EXTRACTED TEXT =>
"""
Laying down the Ground Rules

Lee Shih explains a significant decision on schemes of arrangement in Singapore.
 
The Singapore Court of Appeal decision of The Royal Bank of Scotland NV (formerly known as ABN Amro Bank NV) and Others v TT International Ltd and another appeal [2012] SGCA 9 sets out guiding principles on how a scheme of arrangement should be implemented. The decision touched on issues concerning the role and duties of a scheme manager, the proof of debt process in a scheme of arrangement and the classification of creditors.
 
SUMMARY
 
The Court of Appeal elaborated on the stages leading to the sanctioning of a scheme of arrangement and approved of the English approach that issues of creditors’ classification should be considered by a court when it first hears the application for a creditors’ meeting.
 
The Court then laid down the following principles:
 
(1)      A proposed scheme manager must act transparently and objectively and should not be in a position of conflict of interest (i.e. if he aligns his interests without good reason with those of the applicant company). In this case, the proposed scheme manager was conflicted because he was also the nominee for the individual voluntary arrangements filed by the chairman and an executive director (who was also the chairman’s wife) of the applicant company.
 
(2)      A scheme creditor is entitled to examine proofs of debt submitted by the other creditors in a proposed scheme of arrangement only if he produces prima facie evidence of impropriety in the admission or rejection of such proofs of debt.
 
(3)      A scheme creditor should be notified of the proposed scheme manager’s decision to admit or reject its own and other creditors’ proofs of debt before the votes are cast at the creditors’ meeting. In this case, the proposed scheme manager should have completed adjudicating all the proofs of debt submitted (and notified all scheme creditors of the admitted proofs) prior to the Scheme Meeting.
 
(4)      A scheme creditor may appeal the proposed scheme manager’s decisions to admit or reject its own and other creditors’ proofs of debt for the purposes of voting. In this case, some of those decisions to admit or reject certain proofs of debt were held to be incorrect.
 
(5)      Scheme creditors should be classified differently for voting purposes when their rights are so dissimilar to each other’s that they cannot sensibly consult together with a view to their common interest. In other words, if a creditor’s position will improve or decline to such a different extent vis-à-vis other creditors simply because of the terms of the scheme assessed against the most likely scenario in the absence of scheme approval (e.g. liquidation), then it should be classified differently.
 
(6)      Related party creditors should have their votes discounted in light of their special interests to support a proposed scheme, by virtue of their relationship to the company. Wholly-owned subsidiaries should have their votes discounted to zero and are effectively classified separately from the general class of unsecured creditors.
 
BACKGROUND FACTS
 
The appeal arose from a High Court decision approving the scheme of arrangement of the applicant company, TT International Ltd (“Scheme”), despite the vigorous objections made by a number of creditors. The applicant company had obtained court approval to convene a meeting of a single class of creditors (“Scheme Meeting”). The proposed Scheme Manager chaired the Scheme Meeting and it was noted that the Scheme Manager was also concurrently the nominee for the individual voluntary arrangements (under the Bankruptcy Act) filed by the chairman and an executive director (who was also the chairman’s wife) of the applicant.
"""
GIVEN RECORDS =>
"""
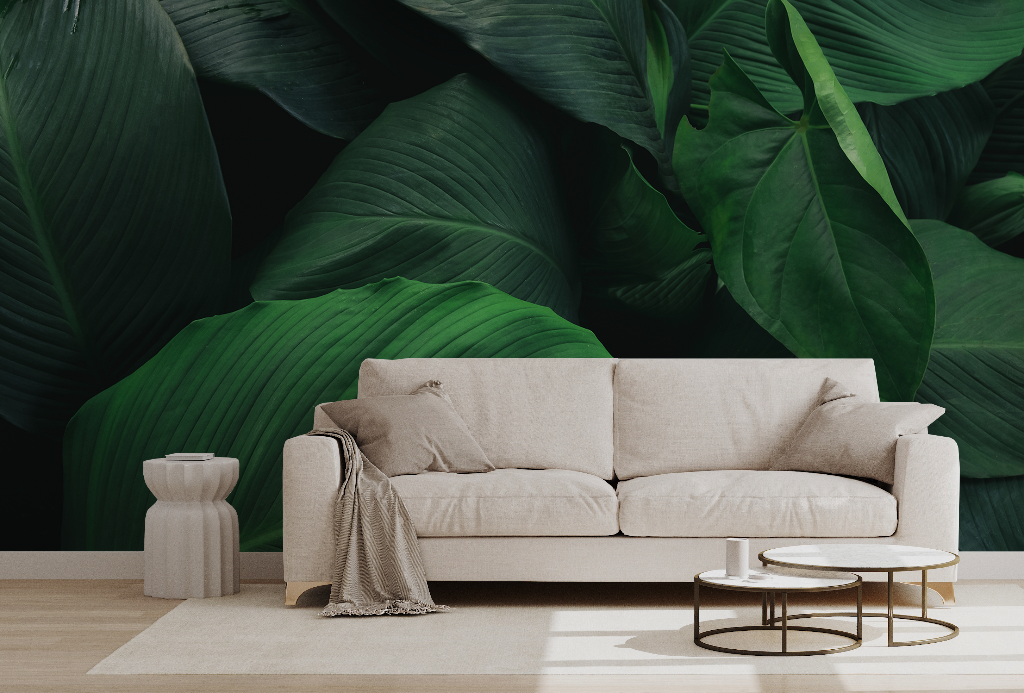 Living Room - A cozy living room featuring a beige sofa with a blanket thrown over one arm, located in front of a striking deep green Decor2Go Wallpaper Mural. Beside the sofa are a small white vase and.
"""
"""
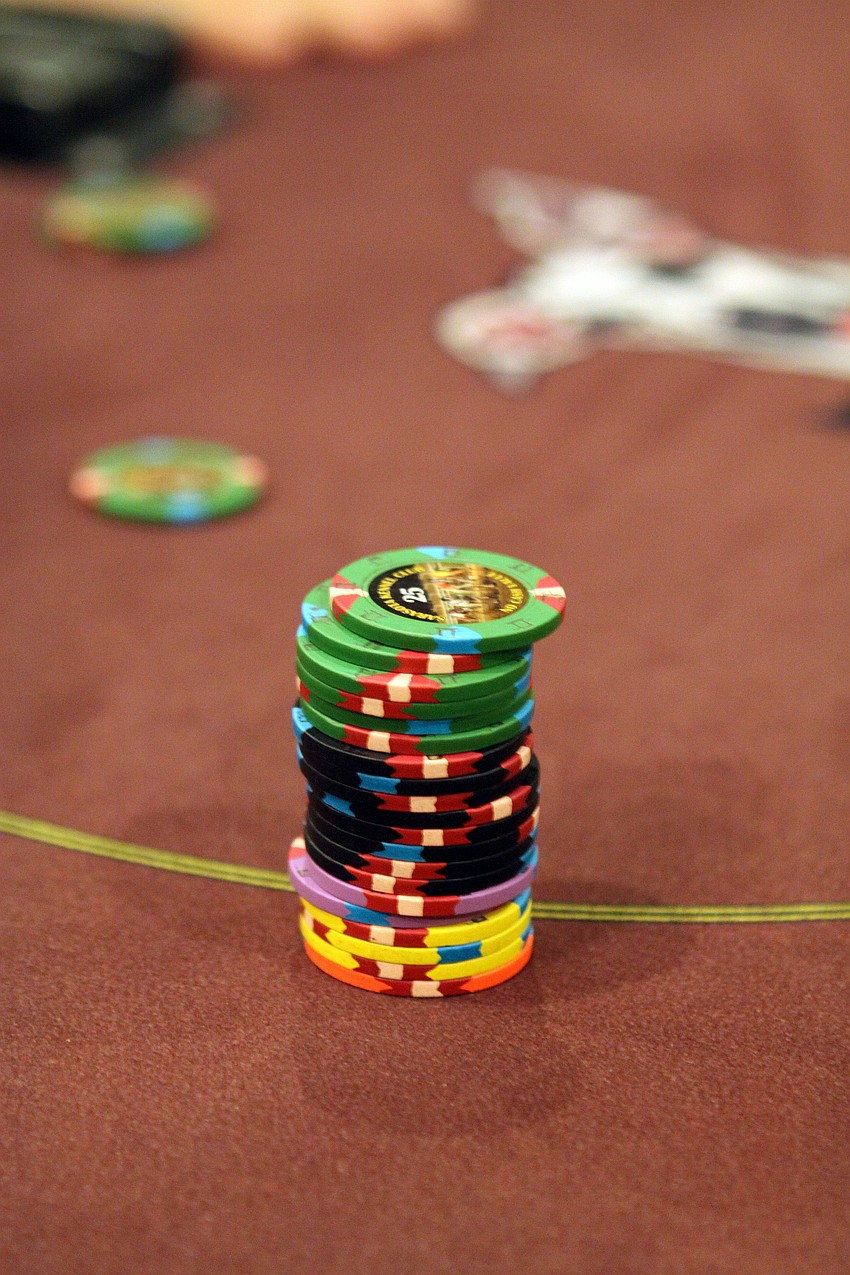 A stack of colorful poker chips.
"""
TASK OBJECTIVE => Copy out the article on the Singapore schemes of arrangement decision from "BACKGROUND FACTS" to "of the applicant.". The data comes from a different source than the article on the Singapore schemes of arrangement decision.

SOLUTION FOR THIS PROBLEM =>
BACKGROUND FACTS
 
The appeal arose from a High Court decision approving the scheme of arrangement of the applicant company, TT International Ltd (“Scheme”), despite the vigorous objections made by a number of creditors. The applicant company had obtained court approval to convene a meeting of a single class of creditors (“Scheme Meeting”). The proposed Scheme Manager chaired the Scheme Meeting and it was noted that the Scheme Manager was also concurrently the nominee for the individual voluntary arrangements (under the Bankruptcy Act) filed by the chairman and an executive director (who was also the chairman’s wife) of the applicant.